Moor J referred to the decision of Bennett J Re G  EWHC 2834 where such an application failed because simply stating that there might be potential prejudice under the Inheritance (Provision for Family and Dependants) Act 1975 in the event of death is not sufficient (see above). The difference for the Court was that there was 'no offshore structure... that concerned the court'. His Lordship found that "it is the fundamental issue in this case. I take the view that there is a potential for very considerable prejudice indeed in cases where there are such offshore structures. Whether or not you are a wife or an ex-wife can make all the difference."
Having found that this was a "situation... where it can
be very significant if you are a wife or a former wife"
he was "satisfied that, in this case, [the Wife], has
established the special circumstances that are sufficient to
override the otherwise strong presumption in favour of ending the
marriage.

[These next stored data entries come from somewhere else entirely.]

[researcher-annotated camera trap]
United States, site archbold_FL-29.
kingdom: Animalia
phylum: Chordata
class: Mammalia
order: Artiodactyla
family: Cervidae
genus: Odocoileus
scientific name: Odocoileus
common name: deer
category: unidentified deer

I therefore dismiss the application".
Therefore, there is now considerable guidance to assist when seeking to determine whether a Decree should be prevented from being made Absolute when engaging the Court's inherent powers. It should ultimately involve a situation where it can be 'very significant' whether you are a spouse or former spouse. One example of this, is where the assets are abroad, involving complex structures and there is a prima facie case of non-disclosure. Simply arguing that there would be a prejudice on death inherent in an Inheritance Act claim, is not sufficient (unless, perhaps, that there was some proper identifiable prejudice).
A final procedural point on the application process. The Family Procedure Rules 2010 have a specific section on "applications to prevent decrees nisi being made absolute or conditional orders being made final" under rule 7.31. However, section 1 of this rule specifically restricts the applications to 'under section 8 or 9 of the Matrimonial Causes Act 1973' and not any other route, such as under sections 10, 10A or the inherent power. The rules otherwise appear to be silent as to which mechanism under which it would be appropriate to apply. The writer's preferred solution would be to simply comply with this provision in any event. This would therefore entail a Part 18 application and, if under the inherent power, should it is submitted, be capable of being made at any relevant time.
The content of this article is intended to provide a general guide to the subject matter. Specialist advice should be sought about your specific circumstances.